= Open Settlement Protocol =

Internet telephony protocol

The Open Settlement Protocol (OSP) is a client/server protocol used by Internet service providers to exchange authorization, accounting, and usage information to support IP telephony. Open Settlement Protocol is implemented in voice telephony gateways such as softswitches, H.323 multimedia conferencing gateways, and Session Initiation Protocol (SIP) proxies.

OSP is defined by the European Telecommunications Standards Institute (ETSI) Project TIPHON (Telecommunications and Internet Protocol Harmonization Over Networks ).

A press release of September 2, 1998, announced that the industry leaders 3Com Corporation, Cisco, GRIC Communications, iPass Inc., and TransNexus had "teamed up to promote inter-domain authentication, authorization and accounting standards for IP telephony through the Open Settlement Protocol (OSP)". The Open Settlement Protocol is being developed under the authority of the European Telecommunications Standards Institute's ETSI project TIPHON.
The TIPHON project objective is

"to support the market for voice communication and related voiceband communication (such as facsimile) between users . . . [to] ensure that users connected to IP based networks can communicate with users in Switched Circuit Networks (such as PSTN/ISDN and GSM), and vice versa."

One of the benefits of the new Open Settlement Protocol is: "flexible and feature-rich information exchange via the Extensible Markup Language (XML)". The message system defined in the protocol architecture uses HTTP to communicate the principal message content; this includes a MIME header together with the XML document in a <Message>.

Open Settlement Protocol standard specification may be found in the document ETSI Technical Specification 101 321: Telecommunications and Internet Protocol Harmonization Over Networks (TIPHON) Release 4: Open Settlement Protocol for Inter-domain pricing, authorisation, and usage exchange. Version 4.1.1 of this document was ratified in November 2003.

The document's statement of scope reads:

"This document specifies a set of protocols and associated profiles to permit the exchange of inter-domain pricing, authorisation, and settlement information between internet telephony operators. The protocols specified fulfil the essential requirements of such services, by providing appropriate functionality between multiple administrative domains in a secure manner. The specification also provides for non-standard extensions that permit co-operating parties to augment or replace the basic functionality."

Section 6 (XML Content)

"specifies the actual message format used by the OSP to exchange pricing, authentication and authorization, and usage information. It outlines the overall XML document structure, lists the individual XML elements, and describes how those elements are combined into exchanges."

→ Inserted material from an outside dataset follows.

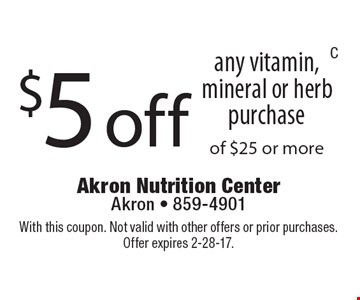 $5 off any vitamin, mineral or herb purchase of $25 or more. With this coupon. Not valid with other offers or prior purchases. Offer expires 2-28-17.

XML element and attribute declarations in this section define the provisional DTD for the Open Settlement Protocol.

The OSP Toolkit is a complete development kit for software developers who want to implement the client side of the European Telecommunication Standards Institute's (ETSI) OSP standard for secure VoIP peering. The OSP Toolkit includes source code written in ANSI C, test tools and extensive documentation on how to implement the OSP standard. A hosted OSP test server is freely available on the Internet for all developers to test their OSP implementation.